Dataset records
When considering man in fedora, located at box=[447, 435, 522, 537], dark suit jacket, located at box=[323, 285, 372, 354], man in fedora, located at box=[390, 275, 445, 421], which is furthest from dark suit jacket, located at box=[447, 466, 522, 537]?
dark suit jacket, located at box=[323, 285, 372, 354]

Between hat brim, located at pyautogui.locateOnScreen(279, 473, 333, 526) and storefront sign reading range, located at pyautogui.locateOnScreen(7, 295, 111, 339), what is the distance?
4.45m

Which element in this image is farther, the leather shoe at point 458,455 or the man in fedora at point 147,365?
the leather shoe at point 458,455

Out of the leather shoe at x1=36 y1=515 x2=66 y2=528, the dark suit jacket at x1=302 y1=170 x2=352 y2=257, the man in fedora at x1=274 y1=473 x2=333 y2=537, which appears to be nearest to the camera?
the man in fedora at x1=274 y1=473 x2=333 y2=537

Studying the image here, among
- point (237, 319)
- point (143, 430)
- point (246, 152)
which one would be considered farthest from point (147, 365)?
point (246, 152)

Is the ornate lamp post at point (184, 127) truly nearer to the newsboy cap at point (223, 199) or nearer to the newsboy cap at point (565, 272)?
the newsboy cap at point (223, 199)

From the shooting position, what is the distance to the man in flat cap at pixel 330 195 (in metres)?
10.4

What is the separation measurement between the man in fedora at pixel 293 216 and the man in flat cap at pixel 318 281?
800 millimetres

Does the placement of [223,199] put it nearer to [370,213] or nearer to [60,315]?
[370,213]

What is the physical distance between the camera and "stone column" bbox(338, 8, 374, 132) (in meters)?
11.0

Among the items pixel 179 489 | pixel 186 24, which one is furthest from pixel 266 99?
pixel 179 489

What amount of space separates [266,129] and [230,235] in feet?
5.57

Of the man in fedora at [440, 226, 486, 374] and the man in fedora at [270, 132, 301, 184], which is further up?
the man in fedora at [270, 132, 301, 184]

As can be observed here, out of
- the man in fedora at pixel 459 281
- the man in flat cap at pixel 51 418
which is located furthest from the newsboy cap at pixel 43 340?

To be done
Rewrite everything in the material from the start down to the line containing "800 millimetres", changing "ornate lamp post" to "street lamp" and leaving everything else unchanged.

Solution for this problem
When considering man in fedora, located at box=[447, 435, 522, 537], dark suit jacket, located at box=[323, 285, 372, 354], man in fedora, located at box=[390, 275, 445, 421], which is furthest from dark suit jacket, located at box=[447, 466, 522, 537]?
dark suit jacket, located at box=[323, 285, 372, 354]

Between hat brim, located at pyautogui.locateOnScreen(279, 473, 333, 526) and storefront sign reading range, located at pyautogui.locateOnScreen(7, 295, 111, 339), what is the distance?
4.45m

Which element in this image is farther, the leather shoe at point 458,455 or the man in fedora at point 147,365?
the leather shoe at point 458,455

Out of the leather shoe at x1=36 y1=515 x2=66 y2=528, the dark suit jacket at x1=302 y1=170 x2=352 y2=257, the man in fedora at x1=274 y1=473 x2=333 y2=537, which appears to be nearest to the camera?
the man in fedora at x1=274 y1=473 x2=333 y2=537

Studying the image here, among
- point (237, 319)
- point (143, 430)
- point (246, 152)
which one would be considered farthest from point (147, 365)?
point (246, 152)

Is the street lamp at point (184, 127) truly nearer to the newsboy cap at point (223, 199) or nearer to the newsboy cap at point (565, 272)?
the newsboy cap at point (223, 199)

From the shooting position, what is the distance to the man in flat cap at pixel 330 195 (in metres)?
10.4

What is the separation measurement between the man in fedora at pixel 293 216 and the man in flat cap at pixel 318 281?
800 millimetres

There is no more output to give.